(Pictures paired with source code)
###

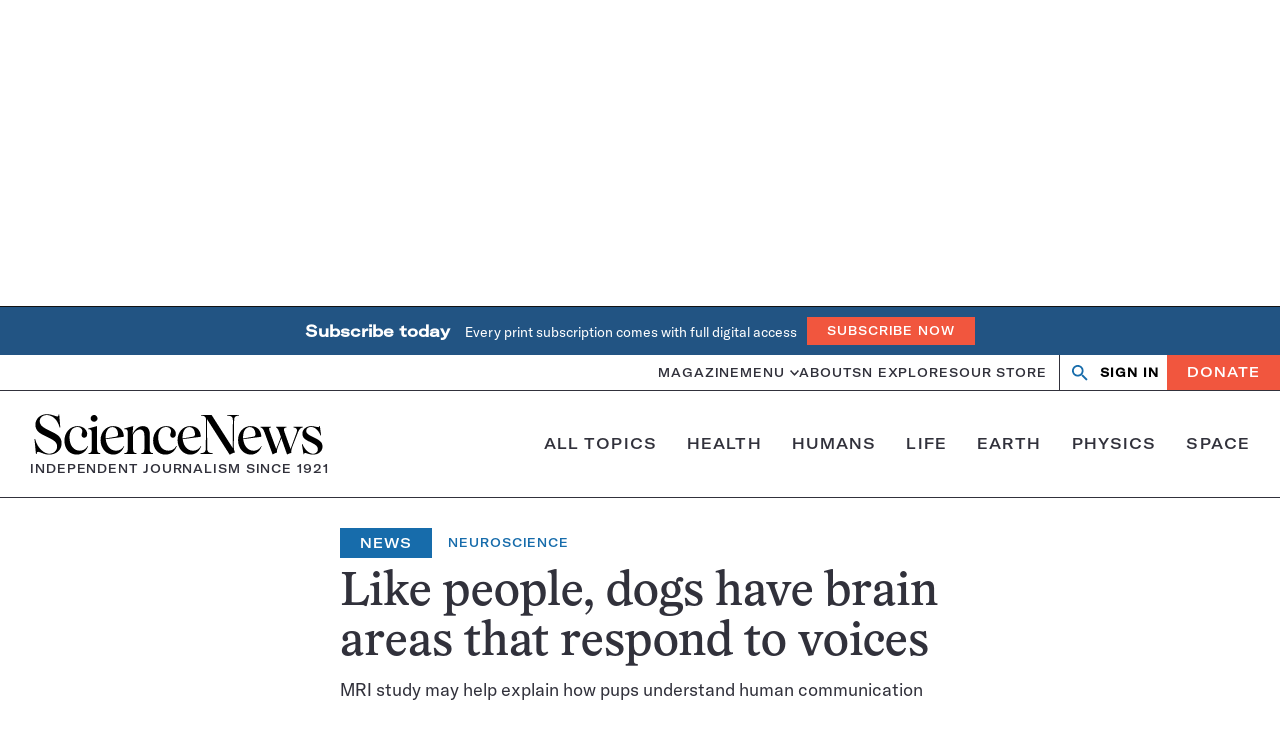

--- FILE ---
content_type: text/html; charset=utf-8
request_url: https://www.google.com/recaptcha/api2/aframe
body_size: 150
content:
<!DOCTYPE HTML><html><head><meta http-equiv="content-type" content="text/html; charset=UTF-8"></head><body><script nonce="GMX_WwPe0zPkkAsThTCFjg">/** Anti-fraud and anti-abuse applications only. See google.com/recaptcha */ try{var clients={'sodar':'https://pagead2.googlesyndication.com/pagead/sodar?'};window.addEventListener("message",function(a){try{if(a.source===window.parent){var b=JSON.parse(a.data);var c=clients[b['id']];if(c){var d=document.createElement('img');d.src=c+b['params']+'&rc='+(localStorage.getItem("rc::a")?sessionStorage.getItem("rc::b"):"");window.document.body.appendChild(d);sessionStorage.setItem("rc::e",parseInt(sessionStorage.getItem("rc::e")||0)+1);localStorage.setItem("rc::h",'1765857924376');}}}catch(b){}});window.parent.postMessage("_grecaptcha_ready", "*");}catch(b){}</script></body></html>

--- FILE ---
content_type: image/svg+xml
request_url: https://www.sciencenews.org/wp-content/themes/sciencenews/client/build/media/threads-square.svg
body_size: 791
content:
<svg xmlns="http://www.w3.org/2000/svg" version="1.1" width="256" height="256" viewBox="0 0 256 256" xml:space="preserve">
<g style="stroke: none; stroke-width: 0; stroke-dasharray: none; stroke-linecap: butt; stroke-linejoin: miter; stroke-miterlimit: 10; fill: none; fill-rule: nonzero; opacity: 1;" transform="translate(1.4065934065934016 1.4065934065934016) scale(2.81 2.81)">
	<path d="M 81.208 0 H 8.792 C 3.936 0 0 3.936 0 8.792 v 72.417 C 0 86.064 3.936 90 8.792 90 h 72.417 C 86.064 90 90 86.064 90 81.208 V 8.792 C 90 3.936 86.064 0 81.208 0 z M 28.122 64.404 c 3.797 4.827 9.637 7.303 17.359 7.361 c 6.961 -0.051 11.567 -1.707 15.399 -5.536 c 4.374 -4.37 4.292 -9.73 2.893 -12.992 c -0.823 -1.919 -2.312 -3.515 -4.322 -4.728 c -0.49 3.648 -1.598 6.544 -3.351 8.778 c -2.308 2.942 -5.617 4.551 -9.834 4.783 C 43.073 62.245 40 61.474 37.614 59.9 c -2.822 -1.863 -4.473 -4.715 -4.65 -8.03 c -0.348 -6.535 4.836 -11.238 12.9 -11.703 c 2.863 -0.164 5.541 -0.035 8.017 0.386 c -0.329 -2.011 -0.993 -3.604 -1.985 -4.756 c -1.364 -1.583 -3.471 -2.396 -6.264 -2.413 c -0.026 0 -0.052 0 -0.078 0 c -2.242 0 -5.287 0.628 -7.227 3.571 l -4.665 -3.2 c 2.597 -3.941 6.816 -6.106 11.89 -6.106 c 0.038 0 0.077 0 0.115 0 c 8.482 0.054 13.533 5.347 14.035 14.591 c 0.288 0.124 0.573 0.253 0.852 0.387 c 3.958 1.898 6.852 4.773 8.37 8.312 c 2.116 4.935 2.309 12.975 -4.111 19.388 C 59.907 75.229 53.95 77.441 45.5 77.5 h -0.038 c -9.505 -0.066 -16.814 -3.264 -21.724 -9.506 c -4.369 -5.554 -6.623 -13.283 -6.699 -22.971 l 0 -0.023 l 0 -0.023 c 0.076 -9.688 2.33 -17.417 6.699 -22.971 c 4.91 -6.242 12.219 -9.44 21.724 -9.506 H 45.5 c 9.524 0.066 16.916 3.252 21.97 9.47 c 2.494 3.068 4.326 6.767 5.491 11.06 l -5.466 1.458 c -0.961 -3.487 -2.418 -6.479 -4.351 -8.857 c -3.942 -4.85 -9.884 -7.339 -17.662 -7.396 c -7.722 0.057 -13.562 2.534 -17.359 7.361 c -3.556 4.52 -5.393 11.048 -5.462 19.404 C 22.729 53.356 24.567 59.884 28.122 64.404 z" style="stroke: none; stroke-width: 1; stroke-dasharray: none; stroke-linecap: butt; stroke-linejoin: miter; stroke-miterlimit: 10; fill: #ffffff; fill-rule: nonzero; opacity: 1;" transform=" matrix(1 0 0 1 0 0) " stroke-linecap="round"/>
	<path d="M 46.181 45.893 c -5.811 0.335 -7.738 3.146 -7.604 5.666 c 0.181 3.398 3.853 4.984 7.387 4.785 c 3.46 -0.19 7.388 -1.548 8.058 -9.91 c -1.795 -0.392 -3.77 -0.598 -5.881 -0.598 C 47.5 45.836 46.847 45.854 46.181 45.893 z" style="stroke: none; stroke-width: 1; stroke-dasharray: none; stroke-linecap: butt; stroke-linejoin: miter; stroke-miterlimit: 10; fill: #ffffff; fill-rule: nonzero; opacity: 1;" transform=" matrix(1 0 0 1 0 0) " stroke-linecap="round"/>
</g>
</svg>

###

Problem to solve = Copy exactly the stretch of data above from the line with "content_type: image/svg+xml" through the line with "none; stroke-width: 0;", and omit all other lines.

Reply =
content_type: image/svg+xml
request_url: https://www.sciencenews.org/wp-content/themes/sciencenews/client/build/media/threads-square.svg
body_size: 791
content:
<svg xmlns="http://www.w3.org/2000/svg" version="1.1" width="256" height="256" viewBox="0 0 256 256" xml:space="preserve">
<g style="stroke: none; stroke-width: 0; stroke-dasharray: none; stroke-linecap: butt; stroke-linejoin: miter; stroke-miterlimit: 10; fill: none; fill-rule: nonzero; opacity: 1;" transform="translate(1.4065934065934016 1.4065934065934016) scale(2.81 2.81)">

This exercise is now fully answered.